WORK REQUIRED.
Reproduce word for word the part of the dogfish column between "The old man" and "were cleared away.", inclusive.

DOCUMENT TEXT.
Dogfish - courtesy mybestwallpaperblog.blogspot.com

A fishy tale

HOT columnist Sean O’Shea reflects on how we all have become so busy and tells a fishy tale about goings on down the Stade…

We live in a world in which we often seem to be too busy to hear not only what others have to say to us but even to listen to ourselves, to our own bodies and minds, and to the continuing cries of our small and vulnerable planet which seems to be saying to us in so many ways, hey, listen I’ve had enough of this shit.

So says the wise old man who has been living in one of the caves beyond the Stade for several months now and who still refuses to tell me his name. Some of my friends say that this man is just a figment of my own imagination and has sprung like a Jungian archetype from the depths of my own unconscious.

There is a living to be earned, we have to sell our labour and ourselves on the market, and are grateful if anyone wants to purchase our services or feels convinced by our carefully honed personas and curriculum vitaes. There are also many deadlines to be met, and after that our primary need is to chill… often by obliterating or enhancing our consciousness by means of our preferred stimulants or distractions.

The old man however is not convinced that things have to be like this.

In cultural terms what’s happening here? How have we come to feel so entrapped on a helter skelter which seems increasingly outside our own control?  Well, I’m too busy at present to fathom it out but I will approach the question indirectly by drawing your attention to a fishy tale.

Dogfish

There is this matter of dogfish allegedly discarded all over what some folk refer to as the Fisherman’s Beach. The seagulls do not eat this fish, nobody seems to eat them, want them, care about them, take responsibility for them or clean them up. The stench of their rotting corpses apparently offends the nostrils of some of our tourists, who feel that it is time that these dead fish were cleared away.

The disposal of the dead, whether fish, bird or badger is not my speciality. But I’ll admit to being somewhat intrigued and occasionally horrified by casual encounters with death as I go about my ordinary business or sit quietly listening “to the still sad music of humanity.” (Tintern Abbey, W. Wordsworth)

I don’t live near the beach so purely selfishly speaking I’m not bothered by the smell of dead dogfish. However, just the other day I stumbled over a dead badger as I was rushing to catch my bus into town. I felt torn between a sense of concern that this beautiful animal had met such an untimely end in a horrible way on the public highway, and a sense of annoyance that he had tripped me up and nearly caused me to fall and break a limb.

I used to experience the same conflicting feelings when I was stuck down the Tube in London and informed that we would be going no further as there was a person on the track. A person on the track! My first response was to experience a sense of compassion that  a fellow human being could have got to such a point of despair that they would feel driven to such an act.

However, subsequently I found the following thoughts, addressed to the presumably dead person, racing through my brain. If you want to kill yourself why do you have to do so in a manner which disrupts the plans of everyone else who may still feel that there is some value to life and going from A to B for whatever purpose? There really is no end to some people’s lack of consideration. I was embarrassed by my own petulance but such is the range of disparate and ambivalent feelings that can arise in the human heart and mind in the face of death whether it is that of a human being or an animal.

Questions on scene geometry
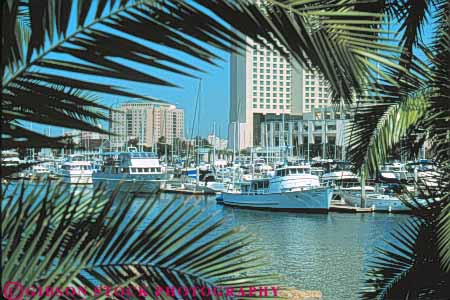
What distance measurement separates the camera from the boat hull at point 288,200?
1457 inches

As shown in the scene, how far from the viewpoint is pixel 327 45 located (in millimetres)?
2109

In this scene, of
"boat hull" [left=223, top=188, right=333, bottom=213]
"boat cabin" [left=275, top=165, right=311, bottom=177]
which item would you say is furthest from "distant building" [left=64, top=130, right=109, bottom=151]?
"boat cabin" [left=275, top=165, right=311, bottom=177]

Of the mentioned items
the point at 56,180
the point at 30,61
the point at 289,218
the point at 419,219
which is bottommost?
the point at 289,218

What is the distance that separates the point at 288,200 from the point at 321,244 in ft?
45.1

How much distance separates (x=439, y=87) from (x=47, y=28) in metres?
4.05

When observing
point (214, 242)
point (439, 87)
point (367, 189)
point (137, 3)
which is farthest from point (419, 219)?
point (367, 189)

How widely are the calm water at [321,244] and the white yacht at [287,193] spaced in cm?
78

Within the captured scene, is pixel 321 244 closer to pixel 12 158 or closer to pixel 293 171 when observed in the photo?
pixel 293 171

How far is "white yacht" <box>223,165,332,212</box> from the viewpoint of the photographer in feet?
122

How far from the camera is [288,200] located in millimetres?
38375

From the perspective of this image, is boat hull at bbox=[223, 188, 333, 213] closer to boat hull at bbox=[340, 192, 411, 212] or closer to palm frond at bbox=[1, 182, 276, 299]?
boat hull at bbox=[340, 192, 411, 212]

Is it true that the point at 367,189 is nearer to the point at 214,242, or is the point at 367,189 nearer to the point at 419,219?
the point at 419,219

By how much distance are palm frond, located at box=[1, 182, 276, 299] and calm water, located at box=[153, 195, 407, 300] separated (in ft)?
23.0

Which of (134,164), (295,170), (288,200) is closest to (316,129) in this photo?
(288,200)
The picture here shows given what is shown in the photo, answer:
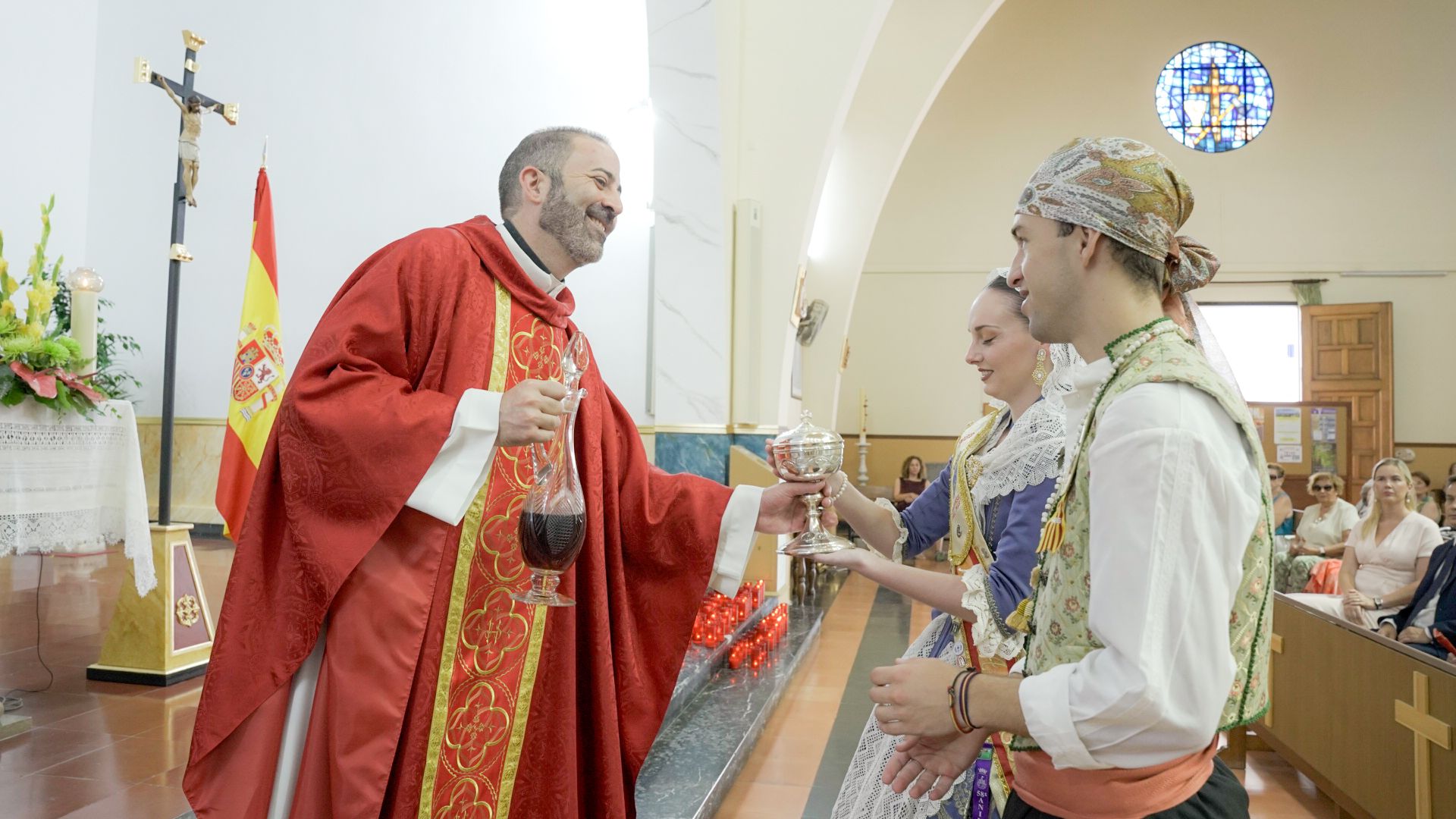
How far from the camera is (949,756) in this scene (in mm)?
1380

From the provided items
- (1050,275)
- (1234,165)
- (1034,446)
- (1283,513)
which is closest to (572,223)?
(1034,446)

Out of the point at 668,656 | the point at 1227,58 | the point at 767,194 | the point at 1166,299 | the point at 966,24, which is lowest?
the point at 668,656

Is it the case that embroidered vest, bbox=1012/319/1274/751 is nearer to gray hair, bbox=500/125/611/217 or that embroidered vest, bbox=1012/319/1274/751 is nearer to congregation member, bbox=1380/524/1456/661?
gray hair, bbox=500/125/611/217

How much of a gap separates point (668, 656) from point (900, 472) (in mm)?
12417

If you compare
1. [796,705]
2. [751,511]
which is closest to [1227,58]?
[796,705]

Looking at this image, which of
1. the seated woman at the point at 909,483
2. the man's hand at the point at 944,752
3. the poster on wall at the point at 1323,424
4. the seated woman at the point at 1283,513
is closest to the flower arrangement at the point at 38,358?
the man's hand at the point at 944,752

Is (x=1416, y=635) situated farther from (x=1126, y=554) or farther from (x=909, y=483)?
(x=909, y=483)

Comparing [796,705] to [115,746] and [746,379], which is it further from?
[115,746]

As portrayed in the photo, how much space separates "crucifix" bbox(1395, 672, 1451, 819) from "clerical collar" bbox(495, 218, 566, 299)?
2851mm

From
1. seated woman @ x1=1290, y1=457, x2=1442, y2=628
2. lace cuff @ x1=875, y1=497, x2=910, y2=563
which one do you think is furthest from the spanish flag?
seated woman @ x1=1290, y1=457, x2=1442, y2=628

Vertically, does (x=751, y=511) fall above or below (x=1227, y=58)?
below

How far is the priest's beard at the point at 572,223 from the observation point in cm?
215

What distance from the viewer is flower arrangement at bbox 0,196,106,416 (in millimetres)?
3512

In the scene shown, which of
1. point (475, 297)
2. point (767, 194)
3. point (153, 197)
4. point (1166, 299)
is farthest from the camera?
point (153, 197)
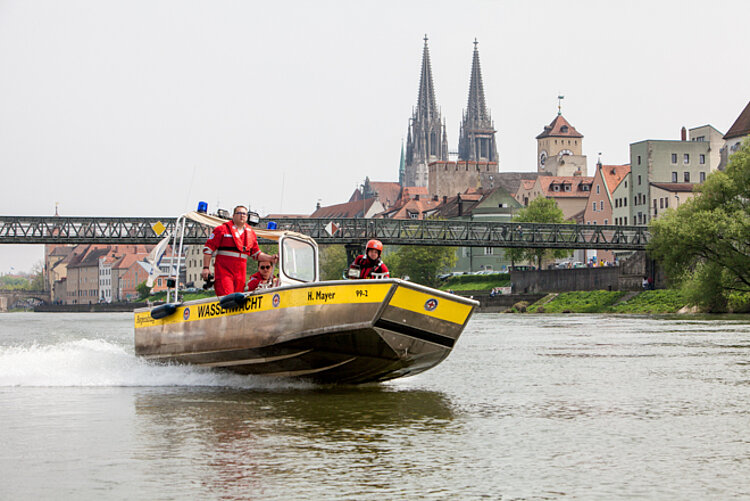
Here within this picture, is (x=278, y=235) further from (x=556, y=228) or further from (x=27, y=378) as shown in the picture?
(x=556, y=228)

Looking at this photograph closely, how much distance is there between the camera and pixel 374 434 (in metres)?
12.6

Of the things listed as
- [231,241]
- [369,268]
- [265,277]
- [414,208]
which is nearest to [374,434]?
[369,268]

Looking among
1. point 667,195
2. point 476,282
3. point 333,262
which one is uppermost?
point 667,195

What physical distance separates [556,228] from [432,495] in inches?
4090

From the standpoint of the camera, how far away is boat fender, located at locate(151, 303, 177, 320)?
714 inches

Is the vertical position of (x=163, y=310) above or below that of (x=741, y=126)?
below

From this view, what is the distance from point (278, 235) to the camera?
18.2 m

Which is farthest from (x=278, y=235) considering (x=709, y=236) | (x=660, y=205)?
(x=660, y=205)

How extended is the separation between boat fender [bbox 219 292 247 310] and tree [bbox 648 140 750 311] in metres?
47.9

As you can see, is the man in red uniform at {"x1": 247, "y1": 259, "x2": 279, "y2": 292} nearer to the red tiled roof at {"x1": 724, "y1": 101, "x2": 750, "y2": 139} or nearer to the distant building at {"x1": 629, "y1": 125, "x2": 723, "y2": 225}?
the red tiled roof at {"x1": 724, "y1": 101, "x2": 750, "y2": 139}

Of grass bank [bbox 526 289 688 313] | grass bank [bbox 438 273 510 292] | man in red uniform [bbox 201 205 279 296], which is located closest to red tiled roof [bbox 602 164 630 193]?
grass bank [bbox 438 273 510 292]

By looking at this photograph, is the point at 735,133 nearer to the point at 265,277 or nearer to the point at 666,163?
the point at 666,163

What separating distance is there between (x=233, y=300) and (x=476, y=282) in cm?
10477

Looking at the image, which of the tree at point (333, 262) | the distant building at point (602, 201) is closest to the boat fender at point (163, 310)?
the distant building at point (602, 201)
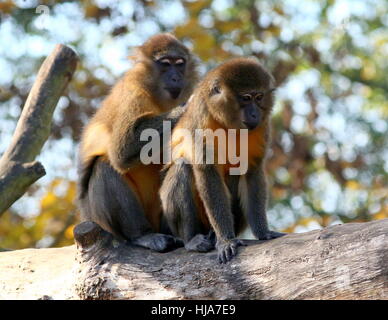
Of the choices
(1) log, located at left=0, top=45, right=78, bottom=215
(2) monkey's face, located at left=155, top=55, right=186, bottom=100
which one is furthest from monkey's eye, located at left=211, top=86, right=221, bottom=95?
(1) log, located at left=0, top=45, right=78, bottom=215

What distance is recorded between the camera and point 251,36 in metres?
17.0

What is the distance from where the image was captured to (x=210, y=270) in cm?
768

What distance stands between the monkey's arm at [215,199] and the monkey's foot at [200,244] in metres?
0.15

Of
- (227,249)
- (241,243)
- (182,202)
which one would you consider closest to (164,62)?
(182,202)

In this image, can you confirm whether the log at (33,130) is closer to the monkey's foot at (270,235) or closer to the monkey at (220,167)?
the monkey at (220,167)

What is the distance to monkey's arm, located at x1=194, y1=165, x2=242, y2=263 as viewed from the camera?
8359mm

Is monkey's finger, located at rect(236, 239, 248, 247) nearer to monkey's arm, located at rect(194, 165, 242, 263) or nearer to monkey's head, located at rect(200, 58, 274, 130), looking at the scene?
monkey's arm, located at rect(194, 165, 242, 263)

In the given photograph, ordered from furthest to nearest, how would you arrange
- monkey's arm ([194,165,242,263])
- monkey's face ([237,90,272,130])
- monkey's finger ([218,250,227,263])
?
monkey's face ([237,90,272,130])
monkey's arm ([194,165,242,263])
monkey's finger ([218,250,227,263])

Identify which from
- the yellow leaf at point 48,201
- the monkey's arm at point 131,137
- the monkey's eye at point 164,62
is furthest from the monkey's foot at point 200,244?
the yellow leaf at point 48,201

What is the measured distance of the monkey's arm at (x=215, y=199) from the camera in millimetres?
8359

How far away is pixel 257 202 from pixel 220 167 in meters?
0.73

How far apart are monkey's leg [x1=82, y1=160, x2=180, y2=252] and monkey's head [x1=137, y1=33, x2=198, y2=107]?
1491 millimetres

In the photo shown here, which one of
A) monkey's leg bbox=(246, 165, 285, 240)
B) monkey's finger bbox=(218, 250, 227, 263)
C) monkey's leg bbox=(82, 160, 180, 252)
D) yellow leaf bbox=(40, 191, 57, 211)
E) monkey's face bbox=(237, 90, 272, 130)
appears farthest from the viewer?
yellow leaf bbox=(40, 191, 57, 211)
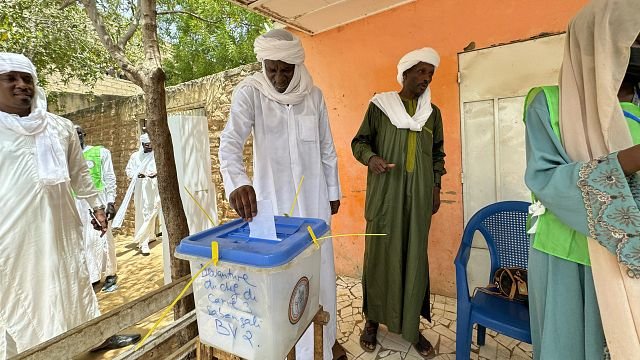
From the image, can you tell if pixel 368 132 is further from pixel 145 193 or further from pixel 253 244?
pixel 145 193

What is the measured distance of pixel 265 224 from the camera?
3.32ft

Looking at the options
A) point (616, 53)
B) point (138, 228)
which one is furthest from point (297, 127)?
point (138, 228)

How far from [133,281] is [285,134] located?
3.76 meters

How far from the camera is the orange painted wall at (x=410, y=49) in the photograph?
7.90 ft

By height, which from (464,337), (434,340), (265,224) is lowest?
(434,340)

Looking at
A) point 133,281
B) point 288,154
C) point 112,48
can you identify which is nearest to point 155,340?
point 288,154

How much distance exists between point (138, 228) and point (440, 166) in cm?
551

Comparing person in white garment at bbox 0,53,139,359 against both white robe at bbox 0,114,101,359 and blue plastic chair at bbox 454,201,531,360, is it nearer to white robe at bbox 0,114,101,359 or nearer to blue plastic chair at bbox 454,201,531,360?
white robe at bbox 0,114,101,359

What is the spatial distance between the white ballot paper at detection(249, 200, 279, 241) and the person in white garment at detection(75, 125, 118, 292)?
11.5ft

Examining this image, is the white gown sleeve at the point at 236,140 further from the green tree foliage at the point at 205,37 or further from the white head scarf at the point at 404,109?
the green tree foliage at the point at 205,37

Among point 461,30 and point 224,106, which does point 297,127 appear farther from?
point 224,106

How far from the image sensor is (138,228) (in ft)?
18.8

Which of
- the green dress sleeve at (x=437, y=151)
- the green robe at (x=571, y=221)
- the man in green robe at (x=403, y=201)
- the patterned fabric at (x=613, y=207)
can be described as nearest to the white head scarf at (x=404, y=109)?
the man in green robe at (x=403, y=201)

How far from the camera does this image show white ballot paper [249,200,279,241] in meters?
1.00
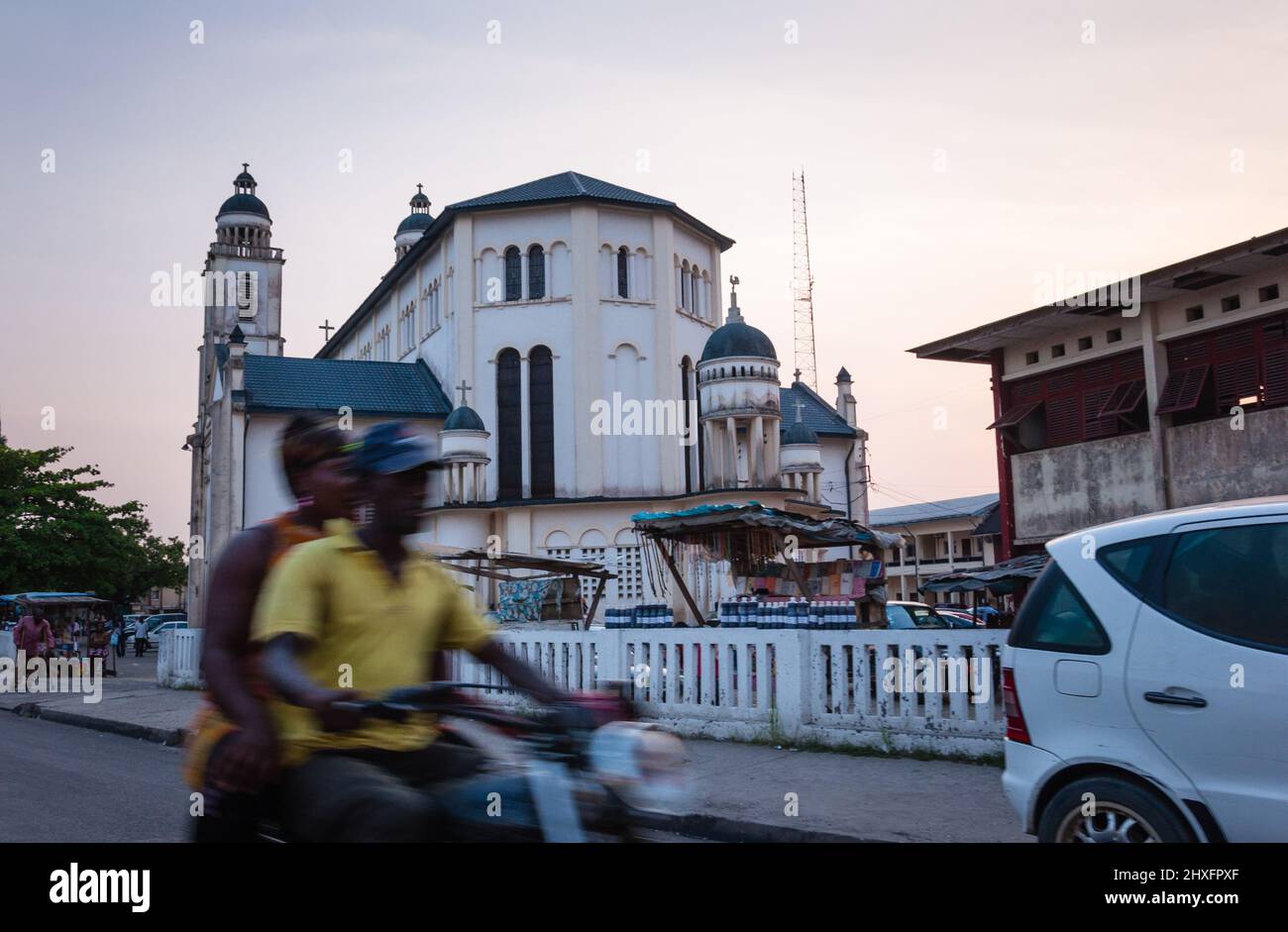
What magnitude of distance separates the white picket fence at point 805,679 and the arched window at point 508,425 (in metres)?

RESPONSE TO THE TASK.
The old man however is not convinced that things have to be like this.

In cultural terms what’s happening here? How have we come to feel so entrapped on a helter skelter which seems increasingly outside our own control?  Well, I’m too busy at present to fathom it out but I will approach the question indirectly by drawing your attention to a fishy tale.

Dogfish

There is this matter of dogfish allegedly discarded all over what some folk refer to as the Fisherman’s Beach. The seagulls do not eat this fish, nobody seems to eat them, want them, care about them, take responsibility for them or clean them up. The stench of their rotting corpses apparently offends the nostrils of some of our tourists, who feel that it is time that these dead fish were cleared away.